Reading information from PAT section (MPEG-TS)

2020-04-12 07:37发布

问题:

I'm writing a MPEG-TS file parser and I'm stuck on getting program_numbers and PIDs from the PAT section. I'm using a packet analyser to compare my results.

For example, here's a PAT packet

47 40 00 16 00 00 B0 31 00 14 D7 00 00 00 00 E0
10 00 01 E0 24 00 02 E0 25 00 03 E0 30 00 04 E0
31 00 1A E0 67 00 1C E0 6F 43 9D E3 F1 43 A3 E3
F7 43 AC E4 00 C3 69 A6 D8 FF FF FF FF FF FF FF
FF FF FF FF FF FF FF FF FF FF FF FF FF FF FF FF
FF FF FF FF FF FF FF FF FF FF FF FF FF FF FF FF
FF FF FF FF FF FF FF FF FF FF FF FF FF FF FF FF
FF FF FF FF FF FF FF FF FF FF FF FF FF FF FF FF
FF FF FF FF FF FF FF FF FF FF FF FF FF FF FF FF
FF FF FF FF FF FF FF FF FF FF FF FF FF FF FF FF
FF FF FF FF FF FF FF FF FF FF FF FF 

First I began comparing the analyser's results to the bytes to see the connection. It paired bytes in the following way: [00 10][01 24][02 25][03 30] etc.

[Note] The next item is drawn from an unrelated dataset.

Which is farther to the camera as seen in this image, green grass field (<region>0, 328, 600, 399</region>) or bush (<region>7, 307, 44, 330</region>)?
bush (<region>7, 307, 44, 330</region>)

I noticed a pattern (for i = 14; i < end; i+=4) but that quickly turned wrong because after the "0x6F" byte it started reading 16 bits, not 8, so the program_number was 0x439D.

I'm seriously confused and I hope that someone can explain to me how to parse the example PAT from above.

回答1:

Each program_number is 16 bits and is followed by 16 bits consisting of 3 x '1' bits and a 13 bit program_map_pid (or network_pid ifprogram_number`=0)

Start at offset 13 in your dump and read pairs of 16-bit words, masking out the top 3 bits of the second word.

e.g.

offset   bytes          words        program_number pid
======   ===========    =========    ============== ======================
000D:    00 00 E0 10 => 0000 E010 => 0000           0010 (network_pid)
0011:    00 01 E0 24 => 0001 E024 => 0001           0024 (program_map_pid)
0015:    00 02 E0 25 => 0002 E025 => 0002           0025 (program_map_pid)
0019:    etc..
001D:    etc..
0021:    etc..
0025:    00 1C E0 6F => 001C E06F => 001C           006F (program_map_pid)
0029:    43 9D E3 F1 => 439D E3F1 => 439D           03F1 (program_map_pid)
002D:    etc..
etc..

In theory it is more complicated than this as there can be multiple program association sections in a PAT and the above will only help with the 1st section.

For more details see section 2.4.4.3 of ISO/IEC 13818-1, specifically table 2-25.